Charity: Water

Thursday, June 9, 2011

Worth

[context: working as a Pastoral intern at the Boys and Girls Home for the summer]

The other day, I led a Bible study here at the Boys and Girls Home for some of the newer guys. At first, we just talked about life--the bad stuff we’ve done in our pasts, the mess we’re in now, how cruel life’s been. So I asked the question: 
   What are you worth?
Are you worth more than the life you’ve been given? The situations in which you’ve been placed? The things that have happened to you? Are you worth more than the quality of life you have right now?

Without a hesitation, an adamant “yes” from every guy. So what are you worth? “Everything.” That one word--“everything”--released from the breath of the youngest, invaded the room, filling the spaces between each of us. Whether that one word captured the inner voice of everyone in the room, or whether the conviction in which it was said was so sincere, or whether the ache for it to be true outweighed the need to utter an alternative, that one word “everything” connected us and stole the need to speak.

Silence. So loud you almost smarted from it. Then (of course), I talked. I was probably wrong for what I did—I’m usually very wrong. I looked that young boy in the face, who’s struggling through layers and layers of the injury being rejected has caused, and I told that boy, “No.”

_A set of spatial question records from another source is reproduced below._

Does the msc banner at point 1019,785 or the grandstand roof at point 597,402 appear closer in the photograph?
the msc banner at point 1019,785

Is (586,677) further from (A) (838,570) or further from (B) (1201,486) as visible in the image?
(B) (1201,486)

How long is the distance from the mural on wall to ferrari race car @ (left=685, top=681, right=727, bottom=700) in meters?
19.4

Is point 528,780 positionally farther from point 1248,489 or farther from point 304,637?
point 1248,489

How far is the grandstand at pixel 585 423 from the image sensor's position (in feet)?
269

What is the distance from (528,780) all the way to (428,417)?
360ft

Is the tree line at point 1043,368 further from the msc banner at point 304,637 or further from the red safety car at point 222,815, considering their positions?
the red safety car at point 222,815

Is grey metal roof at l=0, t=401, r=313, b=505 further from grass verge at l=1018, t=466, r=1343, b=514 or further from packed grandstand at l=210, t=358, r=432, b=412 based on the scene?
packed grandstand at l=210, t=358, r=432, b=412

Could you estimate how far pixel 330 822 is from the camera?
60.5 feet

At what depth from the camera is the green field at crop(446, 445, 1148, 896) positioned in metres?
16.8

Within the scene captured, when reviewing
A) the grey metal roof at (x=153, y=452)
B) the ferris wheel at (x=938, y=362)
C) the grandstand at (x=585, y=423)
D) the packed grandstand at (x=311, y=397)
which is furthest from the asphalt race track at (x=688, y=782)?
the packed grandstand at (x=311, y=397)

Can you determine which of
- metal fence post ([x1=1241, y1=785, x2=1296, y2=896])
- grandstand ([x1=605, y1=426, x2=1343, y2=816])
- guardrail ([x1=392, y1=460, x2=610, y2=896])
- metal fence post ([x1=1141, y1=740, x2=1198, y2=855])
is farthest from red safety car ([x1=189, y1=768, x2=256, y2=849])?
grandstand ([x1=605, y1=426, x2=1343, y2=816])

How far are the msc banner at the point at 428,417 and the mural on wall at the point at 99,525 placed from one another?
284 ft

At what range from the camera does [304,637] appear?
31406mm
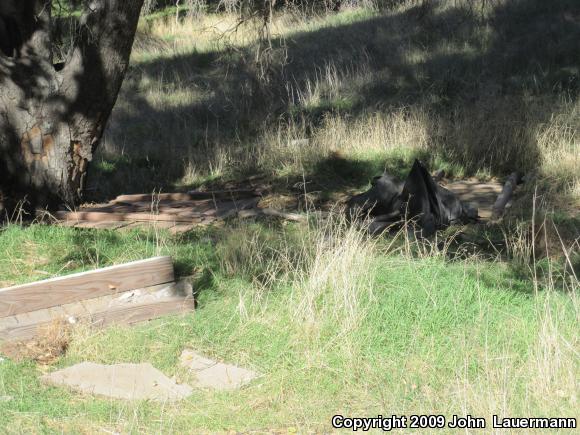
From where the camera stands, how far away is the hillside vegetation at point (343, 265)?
414cm

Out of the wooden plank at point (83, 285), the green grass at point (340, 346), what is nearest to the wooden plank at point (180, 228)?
the green grass at point (340, 346)

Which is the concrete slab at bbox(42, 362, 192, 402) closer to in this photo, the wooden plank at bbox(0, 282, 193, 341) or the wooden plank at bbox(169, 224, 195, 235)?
the wooden plank at bbox(0, 282, 193, 341)

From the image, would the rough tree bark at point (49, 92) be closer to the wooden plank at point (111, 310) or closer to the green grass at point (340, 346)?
the green grass at point (340, 346)

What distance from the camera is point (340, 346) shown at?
182 inches

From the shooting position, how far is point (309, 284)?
5066 millimetres

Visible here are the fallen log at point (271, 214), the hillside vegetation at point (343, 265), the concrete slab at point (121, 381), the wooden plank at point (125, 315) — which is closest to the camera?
the hillside vegetation at point (343, 265)

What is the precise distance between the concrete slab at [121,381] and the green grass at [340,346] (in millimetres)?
73

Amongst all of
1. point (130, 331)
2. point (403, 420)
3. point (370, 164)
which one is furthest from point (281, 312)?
point (370, 164)

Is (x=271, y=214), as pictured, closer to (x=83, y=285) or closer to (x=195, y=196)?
(x=195, y=196)

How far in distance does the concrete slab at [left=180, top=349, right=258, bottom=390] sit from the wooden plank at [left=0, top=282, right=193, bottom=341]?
0.61 m

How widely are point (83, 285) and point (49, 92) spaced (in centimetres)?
342

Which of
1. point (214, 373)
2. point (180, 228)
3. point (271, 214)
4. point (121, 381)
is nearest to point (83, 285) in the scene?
point (121, 381)

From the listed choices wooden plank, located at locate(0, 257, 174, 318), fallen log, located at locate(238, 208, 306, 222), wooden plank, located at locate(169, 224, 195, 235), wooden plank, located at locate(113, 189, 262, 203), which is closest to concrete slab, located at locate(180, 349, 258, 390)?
wooden plank, located at locate(0, 257, 174, 318)

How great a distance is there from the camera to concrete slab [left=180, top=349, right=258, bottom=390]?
442 cm
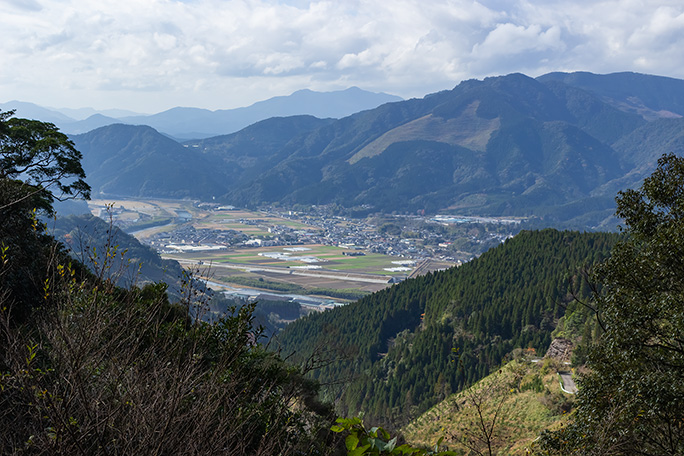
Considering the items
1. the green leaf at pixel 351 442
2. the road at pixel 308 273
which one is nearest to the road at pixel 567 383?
the green leaf at pixel 351 442

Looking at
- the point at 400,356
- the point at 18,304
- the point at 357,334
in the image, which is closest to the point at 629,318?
the point at 18,304

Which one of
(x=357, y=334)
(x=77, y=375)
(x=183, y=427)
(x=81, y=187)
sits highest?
(x=81, y=187)

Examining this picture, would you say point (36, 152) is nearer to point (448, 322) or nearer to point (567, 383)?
point (567, 383)

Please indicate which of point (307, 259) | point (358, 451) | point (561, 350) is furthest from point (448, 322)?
point (307, 259)

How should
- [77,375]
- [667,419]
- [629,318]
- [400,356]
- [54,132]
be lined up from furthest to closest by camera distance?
[400,356], [54,132], [629,318], [667,419], [77,375]

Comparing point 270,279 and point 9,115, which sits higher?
point 9,115

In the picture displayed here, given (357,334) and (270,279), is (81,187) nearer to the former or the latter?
(357,334)

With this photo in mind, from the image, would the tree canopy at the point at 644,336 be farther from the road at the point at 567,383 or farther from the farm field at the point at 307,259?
the farm field at the point at 307,259

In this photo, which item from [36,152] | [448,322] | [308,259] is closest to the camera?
[36,152]
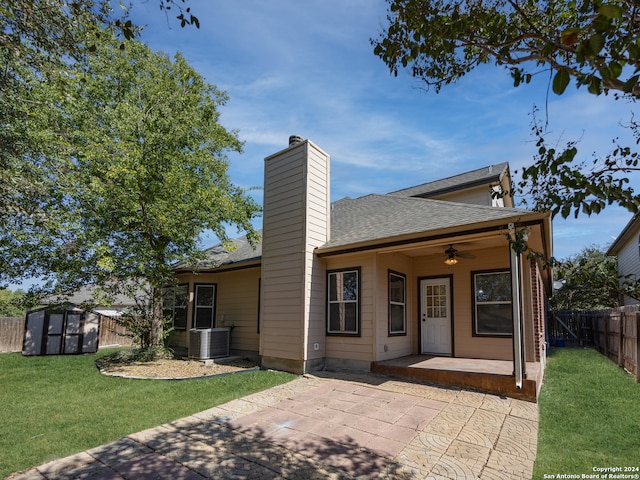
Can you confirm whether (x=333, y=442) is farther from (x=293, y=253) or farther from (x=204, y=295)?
(x=204, y=295)

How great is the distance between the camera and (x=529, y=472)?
12.4 ft

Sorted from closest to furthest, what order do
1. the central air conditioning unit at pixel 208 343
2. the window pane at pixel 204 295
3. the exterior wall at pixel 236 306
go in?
the central air conditioning unit at pixel 208 343 < the exterior wall at pixel 236 306 < the window pane at pixel 204 295

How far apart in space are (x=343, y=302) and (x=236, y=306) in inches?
173

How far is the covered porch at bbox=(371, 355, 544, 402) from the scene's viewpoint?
249 inches

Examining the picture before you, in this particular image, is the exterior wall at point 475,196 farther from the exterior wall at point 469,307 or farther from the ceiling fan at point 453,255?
the ceiling fan at point 453,255

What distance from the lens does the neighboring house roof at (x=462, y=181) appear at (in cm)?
1213

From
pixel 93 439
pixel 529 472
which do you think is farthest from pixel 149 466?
pixel 529 472

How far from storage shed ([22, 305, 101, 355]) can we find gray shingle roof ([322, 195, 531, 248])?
1141cm

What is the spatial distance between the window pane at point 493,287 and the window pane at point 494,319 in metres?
0.17

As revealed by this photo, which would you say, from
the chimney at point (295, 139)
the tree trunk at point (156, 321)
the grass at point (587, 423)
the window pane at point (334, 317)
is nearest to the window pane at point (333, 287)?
the window pane at point (334, 317)

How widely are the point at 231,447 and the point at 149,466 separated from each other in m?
0.92

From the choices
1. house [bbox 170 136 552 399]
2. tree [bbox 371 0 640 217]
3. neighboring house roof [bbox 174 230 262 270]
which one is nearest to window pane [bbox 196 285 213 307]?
neighboring house roof [bbox 174 230 262 270]

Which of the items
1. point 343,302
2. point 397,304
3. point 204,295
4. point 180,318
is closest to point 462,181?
point 397,304

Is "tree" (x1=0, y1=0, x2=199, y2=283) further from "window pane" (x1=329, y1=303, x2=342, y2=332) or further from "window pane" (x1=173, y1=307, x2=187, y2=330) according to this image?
"window pane" (x1=329, y1=303, x2=342, y2=332)
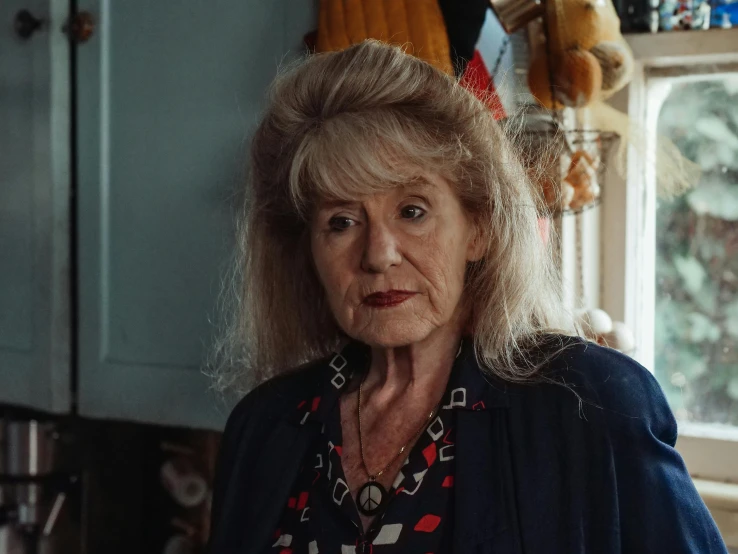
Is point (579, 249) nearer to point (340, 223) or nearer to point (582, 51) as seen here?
point (582, 51)

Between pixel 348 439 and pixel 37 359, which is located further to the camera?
pixel 37 359

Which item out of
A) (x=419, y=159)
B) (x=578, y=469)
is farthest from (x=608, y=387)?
(x=419, y=159)

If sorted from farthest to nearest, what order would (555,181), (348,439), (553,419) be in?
1. (555,181)
2. (348,439)
3. (553,419)

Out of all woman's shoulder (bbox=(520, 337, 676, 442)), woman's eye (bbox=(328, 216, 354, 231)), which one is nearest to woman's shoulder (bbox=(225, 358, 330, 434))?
woman's eye (bbox=(328, 216, 354, 231))

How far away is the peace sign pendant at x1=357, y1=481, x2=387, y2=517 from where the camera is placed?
1009 millimetres

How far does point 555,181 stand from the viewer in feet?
4.10

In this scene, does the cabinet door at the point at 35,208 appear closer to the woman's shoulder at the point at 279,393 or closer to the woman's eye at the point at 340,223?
the woman's shoulder at the point at 279,393

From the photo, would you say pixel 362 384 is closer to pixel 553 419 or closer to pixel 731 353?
pixel 553 419

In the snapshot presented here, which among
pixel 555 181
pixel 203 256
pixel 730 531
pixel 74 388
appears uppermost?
pixel 555 181

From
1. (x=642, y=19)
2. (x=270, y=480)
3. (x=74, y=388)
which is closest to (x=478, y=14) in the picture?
(x=642, y=19)

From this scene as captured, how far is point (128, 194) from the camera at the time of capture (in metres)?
→ 1.59

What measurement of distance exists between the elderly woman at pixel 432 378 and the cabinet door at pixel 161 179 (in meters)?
0.33

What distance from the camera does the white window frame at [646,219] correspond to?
1.47 m

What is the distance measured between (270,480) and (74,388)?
2.26 feet
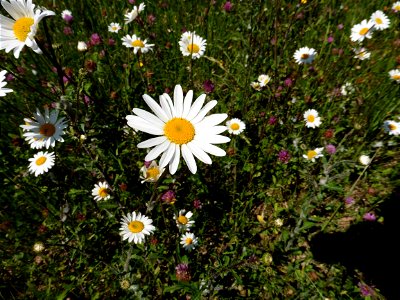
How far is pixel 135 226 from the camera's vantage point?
6.85 ft

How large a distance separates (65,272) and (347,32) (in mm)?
4477

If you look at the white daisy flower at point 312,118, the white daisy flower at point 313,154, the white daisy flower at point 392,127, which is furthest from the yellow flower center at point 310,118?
the white daisy flower at point 392,127

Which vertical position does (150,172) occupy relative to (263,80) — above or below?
below

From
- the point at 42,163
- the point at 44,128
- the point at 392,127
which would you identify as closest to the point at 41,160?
the point at 42,163

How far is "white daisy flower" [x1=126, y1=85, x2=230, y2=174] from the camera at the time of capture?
145 centimetres

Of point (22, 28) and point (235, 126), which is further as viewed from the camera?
point (235, 126)

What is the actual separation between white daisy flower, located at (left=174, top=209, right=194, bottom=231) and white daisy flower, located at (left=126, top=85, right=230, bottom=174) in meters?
0.90

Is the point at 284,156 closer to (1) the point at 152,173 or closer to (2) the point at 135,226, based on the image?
(1) the point at 152,173

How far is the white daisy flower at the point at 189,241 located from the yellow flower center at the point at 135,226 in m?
0.39

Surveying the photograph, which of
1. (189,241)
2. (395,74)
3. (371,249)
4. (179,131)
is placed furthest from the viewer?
(395,74)

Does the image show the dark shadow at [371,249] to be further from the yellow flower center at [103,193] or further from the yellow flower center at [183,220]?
the yellow flower center at [103,193]

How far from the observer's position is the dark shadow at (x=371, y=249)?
7.85 ft

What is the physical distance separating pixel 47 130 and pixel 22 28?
0.75 metres

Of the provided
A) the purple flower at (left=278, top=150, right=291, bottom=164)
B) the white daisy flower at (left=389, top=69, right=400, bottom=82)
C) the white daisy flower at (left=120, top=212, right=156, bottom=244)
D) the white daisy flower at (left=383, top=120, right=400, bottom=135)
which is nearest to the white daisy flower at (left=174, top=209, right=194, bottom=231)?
the white daisy flower at (left=120, top=212, right=156, bottom=244)
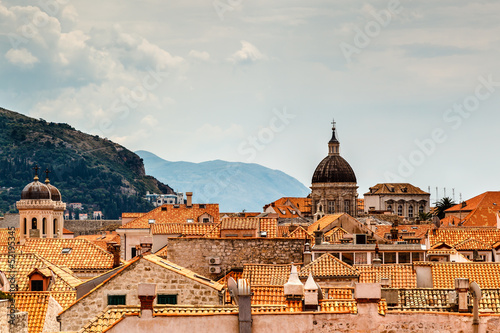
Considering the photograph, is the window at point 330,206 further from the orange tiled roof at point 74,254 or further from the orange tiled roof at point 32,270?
the orange tiled roof at point 32,270

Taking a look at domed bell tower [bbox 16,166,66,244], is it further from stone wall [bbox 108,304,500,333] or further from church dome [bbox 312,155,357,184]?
stone wall [bbox 108,304,500,333]

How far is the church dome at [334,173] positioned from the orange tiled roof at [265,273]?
134 m

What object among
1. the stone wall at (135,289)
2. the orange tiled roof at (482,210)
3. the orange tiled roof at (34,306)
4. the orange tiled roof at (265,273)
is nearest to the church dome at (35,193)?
the orange tiled roof at (482,210)

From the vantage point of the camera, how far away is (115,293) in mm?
20875

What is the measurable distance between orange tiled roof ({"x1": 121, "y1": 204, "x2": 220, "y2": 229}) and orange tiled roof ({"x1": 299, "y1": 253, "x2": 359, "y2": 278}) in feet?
213

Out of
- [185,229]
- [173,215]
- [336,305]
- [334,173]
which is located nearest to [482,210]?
[173,215]

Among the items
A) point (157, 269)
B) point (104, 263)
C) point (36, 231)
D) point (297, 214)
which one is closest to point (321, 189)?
point (297, 214)

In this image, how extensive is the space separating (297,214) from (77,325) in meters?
140

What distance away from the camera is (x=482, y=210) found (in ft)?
358

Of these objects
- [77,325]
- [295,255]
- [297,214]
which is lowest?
[77,325]

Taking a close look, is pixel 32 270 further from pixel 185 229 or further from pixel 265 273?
pixel 185 229

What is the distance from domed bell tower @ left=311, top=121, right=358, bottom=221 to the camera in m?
161

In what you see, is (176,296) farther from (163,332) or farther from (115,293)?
(163,332)

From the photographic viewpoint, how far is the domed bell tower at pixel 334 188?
527ft
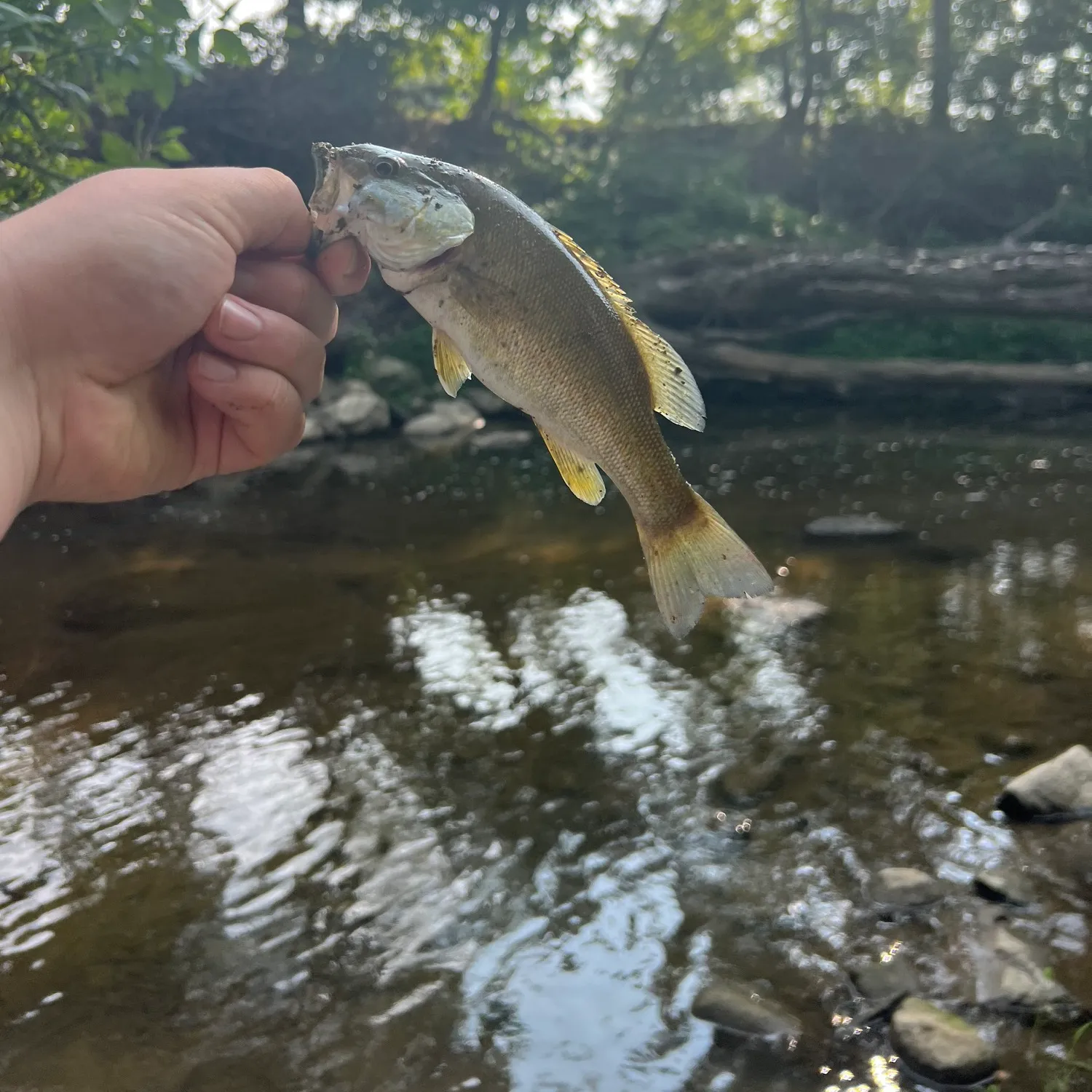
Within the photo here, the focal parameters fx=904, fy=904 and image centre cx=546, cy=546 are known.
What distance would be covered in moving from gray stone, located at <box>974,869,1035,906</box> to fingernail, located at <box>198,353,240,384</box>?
2.89 meters

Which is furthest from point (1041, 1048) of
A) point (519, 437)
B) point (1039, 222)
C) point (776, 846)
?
point (1039, 222)

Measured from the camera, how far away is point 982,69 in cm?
2170

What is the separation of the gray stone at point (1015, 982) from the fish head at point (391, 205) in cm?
257

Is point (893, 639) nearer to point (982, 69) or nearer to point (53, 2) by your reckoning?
point (53, 2)

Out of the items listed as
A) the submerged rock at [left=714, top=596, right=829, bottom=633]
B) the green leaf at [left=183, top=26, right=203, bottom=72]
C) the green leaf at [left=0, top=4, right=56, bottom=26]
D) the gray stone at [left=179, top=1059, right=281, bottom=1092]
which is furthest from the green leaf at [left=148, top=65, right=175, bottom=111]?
the submerged rock at [left=714, top=596, right=829, bottom=633]

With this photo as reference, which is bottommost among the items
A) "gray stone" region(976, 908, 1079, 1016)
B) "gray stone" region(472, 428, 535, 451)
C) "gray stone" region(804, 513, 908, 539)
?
"gray stone" region(976, 908, 1079, 1016)

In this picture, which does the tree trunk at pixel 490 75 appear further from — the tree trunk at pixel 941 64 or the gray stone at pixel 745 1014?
the gray stone at pixel 745 1014

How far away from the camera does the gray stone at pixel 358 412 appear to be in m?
13.0

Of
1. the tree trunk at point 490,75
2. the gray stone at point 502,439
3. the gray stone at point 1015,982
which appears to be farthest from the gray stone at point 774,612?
the tree trunk at point 490,75

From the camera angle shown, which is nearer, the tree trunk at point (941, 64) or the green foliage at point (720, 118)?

To be honest, you’re not worth it. You’re too risky an investment. Too many times you run away. Too many drugs stay in your system. Too many wounds, too much bitterness, too much. It’s not worth unpacking. Even if you change, even if you don’t totally screw up again, your return would never be worth the investment. Everything? You think you’re worth my everything? All of my goals and passions, all of my desires and needs, my very life—you’re worth that? No. You’re too dirty, too stained, too messed up. Not strong enough. Can never be good enough. You don’t deserve anything because you’re just not worth it.

But for some reason that I do not get, you are loved anyway. Despite the risk, the cost, the loss; despite your brokenness, and helpless; despite how many times you’ll walk away and give up on, no, turn your back on him; despite how many times you’ll curse him, and fight him, and criticize him, and doubt him; despite the fact that you will always disappoint yourself and never do enough right—He will love you.

As dirty and untouchable as you feel, you are accepted by the maker of things as intricate as blood cells and as massive as mountain ranges. You are loved and prized by majesty. The God of all, the God who births all life and works to make it good, says you are worth it. And let the one who knows you best and loves you the most anyway tell you your worth.

Finishing my monologue, I gave every guy a copy of the words from the Psalm: “O Lord, you searched me and know me. You know when I sit down and when I rise up…You hem me in, behind and before, and your hand is always upon me…Where shall I go from your Spirit?”

******************


God, take the stupid works of these barren hands and the crippled words from this broken vessel and use them in spite of me. I pray every child here finds a home in you, where your consuming and steadfast love gently tickles our ears with the assurance that, to you, we are worth it.